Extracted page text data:
+-------+
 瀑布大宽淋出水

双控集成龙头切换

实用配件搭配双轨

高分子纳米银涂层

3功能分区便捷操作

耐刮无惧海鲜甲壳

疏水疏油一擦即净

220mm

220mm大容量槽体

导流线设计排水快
+-------+
What to work on: Every line above is to be transcribed exactly.

Written solution:
 瀑布大宽淋出水

双控集成龙头切换

实用配件搭配双轨

高分子纳米银涂层

3功能分区便捷操作

耐刮无惧海鲜甲壳

疏水疏油一擦即净

220mm

220mm大容量槽体

导流线设计排水快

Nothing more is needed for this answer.